Sunset Brands, Inc. Series B Convertible Preferred Stock Certificate Issued to IBF Fund Liquidating LLC
This certificate confirms that IBF Fund Liquidating LLC holds 321,429 shares of Series B Convertible Preferred Stock in Sunset Brands, Inc., a Nevada corporation. The shares are subject to the company's Articles of Incorporation, Bylaws, and a Certificate of Designation, as well as an Investor Rights Agreement. The shares are transferable only on the company's books and are restricted from sale unless registered or exempt under securities laws. Additional rights and restrictions apply as detailed in the referenced agreements.

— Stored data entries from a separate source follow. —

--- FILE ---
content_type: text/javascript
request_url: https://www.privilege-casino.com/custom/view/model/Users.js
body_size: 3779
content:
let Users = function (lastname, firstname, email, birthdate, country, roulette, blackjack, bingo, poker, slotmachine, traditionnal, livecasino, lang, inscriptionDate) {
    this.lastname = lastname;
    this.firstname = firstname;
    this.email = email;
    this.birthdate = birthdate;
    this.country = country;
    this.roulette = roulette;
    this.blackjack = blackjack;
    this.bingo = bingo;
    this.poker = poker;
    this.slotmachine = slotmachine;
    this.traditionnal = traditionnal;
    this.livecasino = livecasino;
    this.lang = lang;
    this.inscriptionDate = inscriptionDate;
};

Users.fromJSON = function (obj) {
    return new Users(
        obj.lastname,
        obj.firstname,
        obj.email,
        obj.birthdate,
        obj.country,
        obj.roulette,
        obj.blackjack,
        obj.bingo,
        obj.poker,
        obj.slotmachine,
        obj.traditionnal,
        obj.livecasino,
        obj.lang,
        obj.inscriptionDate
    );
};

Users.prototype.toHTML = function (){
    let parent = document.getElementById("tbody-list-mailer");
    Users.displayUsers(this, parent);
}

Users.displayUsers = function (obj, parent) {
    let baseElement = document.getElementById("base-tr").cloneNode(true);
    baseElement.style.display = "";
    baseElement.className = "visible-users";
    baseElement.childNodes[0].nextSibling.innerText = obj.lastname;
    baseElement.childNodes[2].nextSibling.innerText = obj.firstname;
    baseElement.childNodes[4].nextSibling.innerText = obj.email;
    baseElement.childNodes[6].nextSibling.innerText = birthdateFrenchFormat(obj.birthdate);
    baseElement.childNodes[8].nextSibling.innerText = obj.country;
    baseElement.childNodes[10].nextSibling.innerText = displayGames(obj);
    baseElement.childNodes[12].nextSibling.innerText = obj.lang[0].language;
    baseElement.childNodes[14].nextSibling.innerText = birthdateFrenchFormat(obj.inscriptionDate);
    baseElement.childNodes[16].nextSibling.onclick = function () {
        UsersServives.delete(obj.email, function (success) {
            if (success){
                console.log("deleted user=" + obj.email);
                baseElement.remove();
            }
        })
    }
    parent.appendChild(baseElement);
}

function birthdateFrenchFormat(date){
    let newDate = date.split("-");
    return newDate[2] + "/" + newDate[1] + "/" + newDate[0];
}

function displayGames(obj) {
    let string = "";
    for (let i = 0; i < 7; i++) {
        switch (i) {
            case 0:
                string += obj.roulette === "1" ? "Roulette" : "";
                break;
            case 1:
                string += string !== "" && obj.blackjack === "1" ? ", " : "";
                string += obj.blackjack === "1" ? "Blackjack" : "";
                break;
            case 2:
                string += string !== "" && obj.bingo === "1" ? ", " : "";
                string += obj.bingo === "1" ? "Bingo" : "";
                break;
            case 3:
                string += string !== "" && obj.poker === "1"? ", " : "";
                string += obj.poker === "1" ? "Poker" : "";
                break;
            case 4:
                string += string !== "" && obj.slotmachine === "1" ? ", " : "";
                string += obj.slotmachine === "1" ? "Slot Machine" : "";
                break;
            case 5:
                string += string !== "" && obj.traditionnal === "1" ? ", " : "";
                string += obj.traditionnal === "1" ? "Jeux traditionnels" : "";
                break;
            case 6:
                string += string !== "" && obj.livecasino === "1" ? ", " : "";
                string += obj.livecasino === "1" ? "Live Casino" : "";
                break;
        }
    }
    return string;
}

SUNSET BRANDS, INC. INCORPORATED UNDER THE LAWS OF THE STATE OF NEVADA CERTIFICATE NUMBER: B-1 SHARES: 321,429
DESIGNATED SHARES: 800,000 SERIES B CONVERTIBLE PREFERRED STOCK,
IBF FUND LIQUIDATING LLC, a Delaware limited liability company IS THE RECORD HOLDER OF THREE HUNDRED TWENTY ONE THOUSAND FOUR HUNDRED TWENTY NINE (321,429)
SHARES OF SUNSET BRANDS, INC. SERIES B CONVERTIBLE PREFERRED STOCK transferable only on the books of the Corporation by the holder hereof, in person or by duly authorized attorney upon surrender of the Certificate properly endorsed. This certificate and the shares represented hereby are issued and shall be held subject to all of the provisions of the Corporation's Articles of Incorporation, as amended, the Corporation's Bylaws, as amended, and the Certificate of Designation of the Series B Convertible Preferred Stock of Sunset Brands, Inc., to all of which the holder by acceptance assents. Dated: ____________________
____________________________ _________________________ , Secretary Todd Sanders, President & CEO
|
The following abbreviations, when used in the inscription on the face of this certificate, shall be construed as though they were written out in full according to applicable laws or regulations:
TEN COM - as tenants in common | UNIF GIFT MIN ACT - ................ Custodian ..................... |
TEN ENT - as tenants by the entireties | (Cust) (Minor) |
JT TEN - as joint tenants with right of survivorship and not as tenants in common |
FOR VALUE RECEIVED, ________________________________
hereby sells, assigns and transfers unto Shares represented by the within Certificate, and do hereby irrevocably constitute and appoint ______________________________________ Attorney to transfer said Shares on the books of the within named Corporation with full power of substitution in the premises.Dated: _____________________
In Presence of
_________________________________
THE SECURITIES REPRESENTED BY THIS CERTIFICATE HAVE BEEN ACQUIRED FOR INVESTMENT AND HAVE NOT BEEN REGISTERED UNDER THE SECURITIES ACT OF 1933, AS AMENDED (THE "SECURITIES ACT") OR ANY STATE SECURITIES LAW. SUCH SECURITIES MAY NOT BE SOLD, OR OFFERED FOR SALE, IN THE ABSENCE OF AN EFFECTIVE REGISTRATION UNDER THE SECURITIES ACT AND ANY APPLICABLE SECURITIES LAWS OR AN EXEMPTION THEREFROM UNDER THE SECURITIES ACT OR SAID LAWS.
THE SECURITIES REPRESENTED BY THIS CERTIFICATE ARE SUBJECT TO THE TERMS AND CONDITIONS OF THE CERTIFICATE OF DESIGNATION OF THE SERIES B CONVERTIBLE PREFERRED STOCK OF SUNSET BRANDS, INC. DATED AS OF NOVEMBER 10, 2005, AS MAY BE AMENDED FROM TIME TO TIME, AND AN INVESTOR RIGHTS AGREEMENT, DATED AS OF NOVEMBER 10, 2005, BETWEEN SUNSET BRANDS, INC. AND CERTAIN HOLDERS OF ITS SERIES B CONVERTIBLE PREFERRED STOCK, AS MAY BE AMENDED FROM TIME TO TIME, INCLUDING CERTAIN RESTRICTIONS OF TRANSFER. COPIES OF SUCH AGREEMENT MAY BE OBTAINED BY WRITTEN REQUEST MADE BY THE HOLDER OF RECORD OF THIS CERTIFICATE TO THE SECRETARY OF THE CORPORATION.
THE CORPORATION WILL FURNISH WITHOUT CHARGE TO EACH STOCKHOLDER WHO SO REQUESTS, A STATEMENT OF POWERS, DESIGNATIONS, PREFERENCES AND RELATIVE, PARTICIPATING, OPTIONAL OR OTHER SPECIAL RIGHTS OF EACH CLASS OF STOCK OR SERIES THEREOF AND THE QUALIFICATIONS, LIMITATIONS OR RESTRICTIONS OF SUCH PREFERENCES AND/OR RIGHTS.